In my previous posts on FILESTREAM I discussed the directory structure of the FILESTREAM data container and how to map the directories to database tables and columns. In this post I’m going to explain how and when the FILESTREAM garbage collection process works as that doesn’t seem to be documented anywhere (even in the FILESTREAM whitepaper I wrote for MS – it wasn’t supposed to be that low-level). There seems to be a lot of confusion about how updates of FILESTREAM data work, and when the old versions of the FILESTREAM files are removed. I’m going to explain how it all works and then show you by example.
The basic behavior that is non-intuitive is that there’s no such thing as a partial update of FILESTREAM data. If you have 10MB of data stored in a FILESTREAM column (and hence have a 10MB FILESTREAM file), then updating even a single byte of it will result in a whole new 10MB FILESTREAM file. Anything that relies on having an up-to-date version of the database (e.g. log backups, log-shipping, replication) will pick up the entire new 10MB FILESTREAM file. Every time an update is made to that data, a new 10MB FILESTREAM file is created and then subsequently backed-up, replicated, etc. This can lead to unexpectedly large log backups, or network traffic between replication nodes.
Once you realize that new versions of the FILESTREAM files are going to be created, the obvious follow-on question is: when do the old versions get removed? The answer is: it depends!
The old versions are removed by a process called garbage collection – in much the same way that memory garbage collection runs for managed code and deallocates object instantiations that are no longer referenced by any variables. The key point is that nothing needs the object instantiation any more; otherwise the memory garbage collection would be corrupting the run-time memory of the managed code application. The same principle applies for FILESTREAM garbage collection – the old versions of the FILESTREAM files cannot be removed until they are no longer needed.

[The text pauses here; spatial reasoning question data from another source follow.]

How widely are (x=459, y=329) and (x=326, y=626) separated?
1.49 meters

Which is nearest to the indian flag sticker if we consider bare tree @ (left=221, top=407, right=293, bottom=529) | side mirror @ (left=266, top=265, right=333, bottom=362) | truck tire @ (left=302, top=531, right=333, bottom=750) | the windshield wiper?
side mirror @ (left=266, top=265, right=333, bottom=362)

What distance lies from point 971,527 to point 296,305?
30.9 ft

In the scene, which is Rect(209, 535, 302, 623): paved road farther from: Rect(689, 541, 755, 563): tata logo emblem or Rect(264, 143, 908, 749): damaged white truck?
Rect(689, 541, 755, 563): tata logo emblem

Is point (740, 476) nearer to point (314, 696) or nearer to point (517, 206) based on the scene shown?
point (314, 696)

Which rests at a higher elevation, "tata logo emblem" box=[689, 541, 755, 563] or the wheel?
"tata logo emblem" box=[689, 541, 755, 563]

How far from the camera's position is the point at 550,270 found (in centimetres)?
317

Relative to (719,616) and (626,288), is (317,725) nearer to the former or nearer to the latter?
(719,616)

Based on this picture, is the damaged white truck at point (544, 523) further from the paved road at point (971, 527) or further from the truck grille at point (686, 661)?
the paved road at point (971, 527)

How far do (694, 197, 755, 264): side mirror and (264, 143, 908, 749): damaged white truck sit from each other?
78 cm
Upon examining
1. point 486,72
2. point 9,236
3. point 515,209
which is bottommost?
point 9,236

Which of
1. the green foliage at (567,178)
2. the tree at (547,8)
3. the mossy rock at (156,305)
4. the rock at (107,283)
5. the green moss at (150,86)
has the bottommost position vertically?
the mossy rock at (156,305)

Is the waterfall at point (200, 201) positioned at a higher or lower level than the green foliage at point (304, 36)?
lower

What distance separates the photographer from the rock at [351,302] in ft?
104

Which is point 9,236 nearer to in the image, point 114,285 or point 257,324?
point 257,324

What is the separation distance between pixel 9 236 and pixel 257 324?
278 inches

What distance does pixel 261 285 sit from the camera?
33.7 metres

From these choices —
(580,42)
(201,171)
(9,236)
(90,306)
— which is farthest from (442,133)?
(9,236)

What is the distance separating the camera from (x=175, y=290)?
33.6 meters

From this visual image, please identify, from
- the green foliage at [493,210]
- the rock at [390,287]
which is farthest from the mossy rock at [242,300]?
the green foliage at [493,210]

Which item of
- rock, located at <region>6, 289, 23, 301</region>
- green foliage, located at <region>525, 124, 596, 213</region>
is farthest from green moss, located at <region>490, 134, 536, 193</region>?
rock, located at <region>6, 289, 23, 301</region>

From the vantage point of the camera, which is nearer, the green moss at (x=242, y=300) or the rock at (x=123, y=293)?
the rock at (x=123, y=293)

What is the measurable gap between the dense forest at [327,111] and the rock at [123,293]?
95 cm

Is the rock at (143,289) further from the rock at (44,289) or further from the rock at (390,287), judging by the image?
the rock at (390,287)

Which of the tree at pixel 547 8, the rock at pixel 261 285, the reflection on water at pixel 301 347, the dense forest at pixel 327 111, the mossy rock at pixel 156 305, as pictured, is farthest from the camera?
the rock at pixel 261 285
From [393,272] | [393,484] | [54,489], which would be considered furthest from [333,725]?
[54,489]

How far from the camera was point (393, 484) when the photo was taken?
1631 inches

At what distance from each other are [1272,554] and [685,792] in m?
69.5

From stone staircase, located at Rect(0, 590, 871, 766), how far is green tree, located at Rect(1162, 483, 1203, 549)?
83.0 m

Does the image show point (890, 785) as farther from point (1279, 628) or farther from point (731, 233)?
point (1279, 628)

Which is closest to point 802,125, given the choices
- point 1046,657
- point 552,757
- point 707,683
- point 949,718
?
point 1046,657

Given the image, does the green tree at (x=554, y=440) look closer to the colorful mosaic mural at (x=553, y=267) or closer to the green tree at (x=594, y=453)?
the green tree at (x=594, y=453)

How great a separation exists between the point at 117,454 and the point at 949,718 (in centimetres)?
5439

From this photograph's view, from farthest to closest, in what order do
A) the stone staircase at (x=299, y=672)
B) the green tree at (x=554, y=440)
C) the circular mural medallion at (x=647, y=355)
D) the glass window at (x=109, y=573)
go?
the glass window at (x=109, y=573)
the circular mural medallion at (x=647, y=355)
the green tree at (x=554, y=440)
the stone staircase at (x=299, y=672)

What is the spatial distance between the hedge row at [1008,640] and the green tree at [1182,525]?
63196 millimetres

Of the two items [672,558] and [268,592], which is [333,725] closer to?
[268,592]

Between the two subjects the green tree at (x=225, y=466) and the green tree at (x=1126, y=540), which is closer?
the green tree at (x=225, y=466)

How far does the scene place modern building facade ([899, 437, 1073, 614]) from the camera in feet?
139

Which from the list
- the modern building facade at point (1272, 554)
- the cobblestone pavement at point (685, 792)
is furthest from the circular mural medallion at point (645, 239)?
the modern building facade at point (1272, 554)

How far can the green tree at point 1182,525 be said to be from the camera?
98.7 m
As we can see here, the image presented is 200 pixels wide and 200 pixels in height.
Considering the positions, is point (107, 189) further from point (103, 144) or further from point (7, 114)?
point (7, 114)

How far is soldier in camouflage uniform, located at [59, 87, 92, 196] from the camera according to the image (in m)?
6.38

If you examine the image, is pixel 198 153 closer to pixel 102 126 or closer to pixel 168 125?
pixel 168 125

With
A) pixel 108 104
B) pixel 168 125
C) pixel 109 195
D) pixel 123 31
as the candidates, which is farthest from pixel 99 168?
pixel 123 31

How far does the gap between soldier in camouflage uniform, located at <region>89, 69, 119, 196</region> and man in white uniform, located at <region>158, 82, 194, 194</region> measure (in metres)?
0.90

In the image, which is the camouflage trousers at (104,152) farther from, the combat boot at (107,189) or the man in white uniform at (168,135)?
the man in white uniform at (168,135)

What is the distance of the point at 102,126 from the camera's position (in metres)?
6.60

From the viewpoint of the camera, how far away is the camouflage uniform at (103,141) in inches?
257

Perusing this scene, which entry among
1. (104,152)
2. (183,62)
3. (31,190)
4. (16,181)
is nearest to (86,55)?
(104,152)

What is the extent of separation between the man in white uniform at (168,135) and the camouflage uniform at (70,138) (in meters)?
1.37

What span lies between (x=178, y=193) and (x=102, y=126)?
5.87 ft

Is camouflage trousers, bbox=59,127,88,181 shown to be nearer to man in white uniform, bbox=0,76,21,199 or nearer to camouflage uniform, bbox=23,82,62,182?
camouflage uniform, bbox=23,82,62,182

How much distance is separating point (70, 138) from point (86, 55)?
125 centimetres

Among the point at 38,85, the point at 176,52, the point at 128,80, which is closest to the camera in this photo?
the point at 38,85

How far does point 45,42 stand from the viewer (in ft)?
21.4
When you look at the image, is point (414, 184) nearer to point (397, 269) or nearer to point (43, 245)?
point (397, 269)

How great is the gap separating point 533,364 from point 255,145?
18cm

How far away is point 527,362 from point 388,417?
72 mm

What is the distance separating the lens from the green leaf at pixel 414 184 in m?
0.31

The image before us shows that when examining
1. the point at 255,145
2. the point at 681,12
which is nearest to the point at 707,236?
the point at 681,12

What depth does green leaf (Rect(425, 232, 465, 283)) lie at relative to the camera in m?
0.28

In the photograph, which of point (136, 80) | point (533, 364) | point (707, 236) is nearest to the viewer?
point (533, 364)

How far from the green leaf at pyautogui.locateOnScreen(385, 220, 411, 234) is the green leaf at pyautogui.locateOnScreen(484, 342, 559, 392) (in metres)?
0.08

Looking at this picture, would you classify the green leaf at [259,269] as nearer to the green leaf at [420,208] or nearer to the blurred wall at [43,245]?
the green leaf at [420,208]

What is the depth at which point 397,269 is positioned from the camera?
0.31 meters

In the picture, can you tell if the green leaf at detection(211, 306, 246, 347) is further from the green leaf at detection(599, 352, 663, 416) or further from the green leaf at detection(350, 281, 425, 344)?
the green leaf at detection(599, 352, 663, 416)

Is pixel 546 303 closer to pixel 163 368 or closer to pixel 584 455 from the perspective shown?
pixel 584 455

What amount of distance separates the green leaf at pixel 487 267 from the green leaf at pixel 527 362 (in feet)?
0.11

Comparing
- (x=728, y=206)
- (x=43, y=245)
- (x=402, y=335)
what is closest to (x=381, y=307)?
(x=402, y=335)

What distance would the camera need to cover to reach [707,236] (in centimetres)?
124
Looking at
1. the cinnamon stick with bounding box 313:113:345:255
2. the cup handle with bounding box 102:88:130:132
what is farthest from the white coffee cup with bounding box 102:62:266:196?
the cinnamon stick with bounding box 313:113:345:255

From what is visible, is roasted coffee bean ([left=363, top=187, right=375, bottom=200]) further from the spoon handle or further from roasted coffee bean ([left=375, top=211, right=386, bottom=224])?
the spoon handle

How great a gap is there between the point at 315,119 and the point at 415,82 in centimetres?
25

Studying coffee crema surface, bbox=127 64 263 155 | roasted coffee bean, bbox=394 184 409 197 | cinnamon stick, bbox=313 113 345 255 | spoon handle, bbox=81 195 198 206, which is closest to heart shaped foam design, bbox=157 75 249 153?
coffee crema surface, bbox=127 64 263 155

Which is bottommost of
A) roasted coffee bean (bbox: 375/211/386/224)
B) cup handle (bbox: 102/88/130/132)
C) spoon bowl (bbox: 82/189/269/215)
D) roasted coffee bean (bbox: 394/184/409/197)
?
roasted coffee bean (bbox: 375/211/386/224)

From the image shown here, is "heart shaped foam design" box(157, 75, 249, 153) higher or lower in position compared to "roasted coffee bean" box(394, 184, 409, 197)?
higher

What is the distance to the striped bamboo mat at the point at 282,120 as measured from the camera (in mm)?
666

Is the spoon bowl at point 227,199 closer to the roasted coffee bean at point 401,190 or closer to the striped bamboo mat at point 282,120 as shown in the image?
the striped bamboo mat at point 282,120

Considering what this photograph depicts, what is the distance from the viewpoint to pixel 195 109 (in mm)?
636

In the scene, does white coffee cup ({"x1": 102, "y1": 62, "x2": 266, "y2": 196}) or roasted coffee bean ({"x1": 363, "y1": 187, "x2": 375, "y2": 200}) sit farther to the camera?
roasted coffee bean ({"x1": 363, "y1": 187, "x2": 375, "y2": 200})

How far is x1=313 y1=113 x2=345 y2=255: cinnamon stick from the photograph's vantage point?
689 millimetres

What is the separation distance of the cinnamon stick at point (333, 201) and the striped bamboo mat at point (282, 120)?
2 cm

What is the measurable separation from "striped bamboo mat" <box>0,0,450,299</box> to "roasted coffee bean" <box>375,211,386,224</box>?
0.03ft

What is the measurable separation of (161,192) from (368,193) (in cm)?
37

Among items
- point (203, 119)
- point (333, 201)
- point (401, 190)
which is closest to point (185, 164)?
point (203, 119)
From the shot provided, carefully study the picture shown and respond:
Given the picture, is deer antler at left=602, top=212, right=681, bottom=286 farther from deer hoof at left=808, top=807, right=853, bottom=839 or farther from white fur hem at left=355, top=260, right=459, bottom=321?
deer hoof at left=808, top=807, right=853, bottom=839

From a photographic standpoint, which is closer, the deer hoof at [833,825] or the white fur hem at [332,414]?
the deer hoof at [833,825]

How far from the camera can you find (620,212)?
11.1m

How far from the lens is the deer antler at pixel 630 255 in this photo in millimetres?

But what does ‘no longer needed’ mean for FILESTREAM files? Well, it’s kind of the same as for transaction log records. An old version of a FILESTREAM file is no longer needed if the transaction that created it has committed or rolled back, AND there are no other technologies that must read it, like a log backup (when running in the FULL or BULK_LOGGED recovery models), or the transactional replication log reader. In fact, the transaction log VLF containing the log record of the creation of the FILESTREAM data file must be switched to inactive before the FILESTREAM file can be garbage collected. Note that I don’t mention database mirroring – in SQL 2008 database mirroring and FILESTREAM cannot be used together.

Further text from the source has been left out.